## BEGIN DATA SHOWN

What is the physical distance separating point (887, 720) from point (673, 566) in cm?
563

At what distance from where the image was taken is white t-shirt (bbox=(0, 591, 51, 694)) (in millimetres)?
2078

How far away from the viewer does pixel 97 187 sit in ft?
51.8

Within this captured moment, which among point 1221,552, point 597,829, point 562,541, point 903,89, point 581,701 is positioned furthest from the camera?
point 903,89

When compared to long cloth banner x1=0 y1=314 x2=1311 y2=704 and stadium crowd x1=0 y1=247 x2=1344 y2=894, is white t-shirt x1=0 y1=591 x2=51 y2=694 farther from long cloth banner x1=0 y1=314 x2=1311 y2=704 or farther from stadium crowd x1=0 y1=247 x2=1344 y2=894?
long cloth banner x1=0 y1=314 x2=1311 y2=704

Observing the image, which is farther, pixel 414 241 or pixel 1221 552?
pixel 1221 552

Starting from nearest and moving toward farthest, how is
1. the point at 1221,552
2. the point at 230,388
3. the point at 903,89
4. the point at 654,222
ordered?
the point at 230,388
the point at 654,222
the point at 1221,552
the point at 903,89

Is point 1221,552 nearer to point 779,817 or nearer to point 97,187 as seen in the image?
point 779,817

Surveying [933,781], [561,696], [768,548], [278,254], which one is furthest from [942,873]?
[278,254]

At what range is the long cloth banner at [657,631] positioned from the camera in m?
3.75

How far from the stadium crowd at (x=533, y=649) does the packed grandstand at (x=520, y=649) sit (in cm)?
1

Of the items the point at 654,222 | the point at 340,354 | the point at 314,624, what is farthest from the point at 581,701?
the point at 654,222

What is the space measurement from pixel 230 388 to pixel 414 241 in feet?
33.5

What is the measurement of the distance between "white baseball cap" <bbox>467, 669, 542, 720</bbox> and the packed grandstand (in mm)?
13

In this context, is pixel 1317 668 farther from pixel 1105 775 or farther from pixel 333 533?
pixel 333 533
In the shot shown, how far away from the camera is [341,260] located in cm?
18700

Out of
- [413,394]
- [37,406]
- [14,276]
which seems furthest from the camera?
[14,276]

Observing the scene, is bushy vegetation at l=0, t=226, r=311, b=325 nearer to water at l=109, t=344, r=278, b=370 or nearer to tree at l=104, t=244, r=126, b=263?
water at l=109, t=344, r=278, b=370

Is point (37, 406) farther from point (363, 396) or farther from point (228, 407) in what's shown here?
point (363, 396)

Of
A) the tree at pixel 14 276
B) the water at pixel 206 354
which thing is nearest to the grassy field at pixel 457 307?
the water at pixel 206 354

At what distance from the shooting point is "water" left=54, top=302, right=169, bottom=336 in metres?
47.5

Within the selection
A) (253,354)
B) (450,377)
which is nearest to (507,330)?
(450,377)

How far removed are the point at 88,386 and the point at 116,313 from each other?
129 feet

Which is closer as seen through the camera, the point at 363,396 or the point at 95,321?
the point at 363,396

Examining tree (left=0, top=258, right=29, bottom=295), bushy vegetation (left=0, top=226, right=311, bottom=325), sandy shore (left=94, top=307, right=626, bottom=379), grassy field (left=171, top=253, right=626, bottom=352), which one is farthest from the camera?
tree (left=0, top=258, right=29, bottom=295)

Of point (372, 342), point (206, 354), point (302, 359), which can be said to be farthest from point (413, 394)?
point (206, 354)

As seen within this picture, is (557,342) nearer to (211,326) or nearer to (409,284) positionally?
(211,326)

## END DATA SHOWN

**YOUR GOAL**
Format every line of the material above as a JSON list of strings, with one string per line and the blank lines left out.

**OUTPUT OF THE TASK**
[
  "What is the physical distance separating point (887, 720) from point (673, 566) in cm?",
  "563",
  "At what distance from where the image was taken is white t-shirt (bbox=(0, 591, 51, 694)) (in millimetres)?",
  "2078",
  "How far away from the viewer does pixel 97 187 sit in ft?",
  "51.8",
  "Within this captured moment, which among point 1221,552, point 597,829, point 562,541, point 903,89, point 581,701 is positioned furthest from the camera?",
  "point 903,89",
  "When compared to long cloth banner x1=0 y1=314 x2=1311 y2=704 and stadium crowd x1=0 y1=247 x2=1344 y2=894, is white t-shirt x1=0 y1=591 x2=51 y2=694 farther from long cloth banner x1=0 y1=314 x2=1311 y2=704 or farther from stadium crowd x1=0 y1=247 x2=1344 y2=894?",
  "long cloth banner x1=0 y1=314 x2=1311 y2=704",
  "Observing the image, which is farther, pixel 414 241 or pixel 1221 552?",
  "pixel 1221 552",
  "Starting from nearest and moving toward farthest, how is",
  "1. the point at 1221,552",
  "2. the point at 230,388",
  "3. the point at 903,89",
  "4. the point at 654,222",
  "ordered?",
  "the point at 230,388",
  "the point at 654,222",
  "the point at 1221,552",
  "the point at 903,89",
  "Is point 1221,552 nearer to point 779,817 or nearer to point 97,187 as seen in the image?",
  "point 779,817",
  "Surveying [933,781], [561,696], [768,548], [278,254], which one is furthest from [942,873]?",
  "[278,254]",
  "At what range is the long cloth banner at [657,631] positioned from the camera in m?",
  "3.75",
  "How far from the stadium crowd at (x=533, y=649) does the packed grandstand at (x=520, y=649) sit (in cm)?",
  "1",
  "Of the items the point at 654,222 | the point at 340,354 | the point at 314,624, what is farthest from the point at 581,701?",
  "the point at 654,222",
  "What is the space measurement from pixel 230 388 to pixel 414 241 in feet?",
  "33.5",
  "What is the measurement of the distance between \"white baseball cap\" <bbox>467, 669, 542, 720</bbox> and the packed grandstand (in mm)?",
  "13",
  "In this context, is pixel 1317 668 farther from pixel 1105 775 or farther from pixel 333 533?",
  "pixel 333 533",
  "In the shot shown, how far away from the camera is [341,260] located in cm?",
  "18700",
  "Out of",
  "- [413,394]",
  "- [37,406]",
  "- [14,276]",
  "which seems furthest from the camera?",
  "[14,276]",
  "Observing the scene, is bushy vegetation at l=0, t=226, r=311, b=325 nearer to water at l=109, t=344, r=278, b=370 or nearer to tree at l=104, t=244, r=126, b=263?",
  "water at l=109, t=344, r=278, b=370",
  "Is point (37, 406) farther from point (363, 396) or farther from point (228, 407) in what's shown here?",
  "point (363, 396)",
  "Of",
  "A) the tree at pixel 14 276",
  "B) the water at pixel 206 354",
  "which thing is nearest to the grassy field at pixel 457 307?",
  "the water at pixel 206 354",
  "At what distance from the shooting point is \"water\" left=54, top=302, right=169, bottom=336 in metres?",
  "47.5",
  "Within the selection",
  "A) (253,354)",
  "B) (450,377)",
  "which is nearest to (507,330)?",
  "(450,377)",
  "How far removed are the point at 88,386 and the point at 116,313 from each other?",
  "129 feet",
  "Which is closer as seen through the camera, the point at 363,396 or the point at 95,321?",
  "the point at 363,396",
  "Examining tree (left=0, top=258, right=29, bottom=295), bushy vegetation (left=0, top=226, right=311, bottom=325), sandy shore (left=94, top=307, right=626, bottom=379), grassy field (left=171, top=253, right=626, bottom=352), which one is farthest from the camera?",
  "tree (left=0, top=258, right=29, bottom=295)",
  "Of point (372, 342), point (206, 354), point (302, 359), which can be said to be farthest from point (413, 394)?",
  "point (206, 354)",
  "As seen within this picture, is (557,342) nearer to (211,326) or nearer to (409,284) positionally?",
  "(211,326)"
]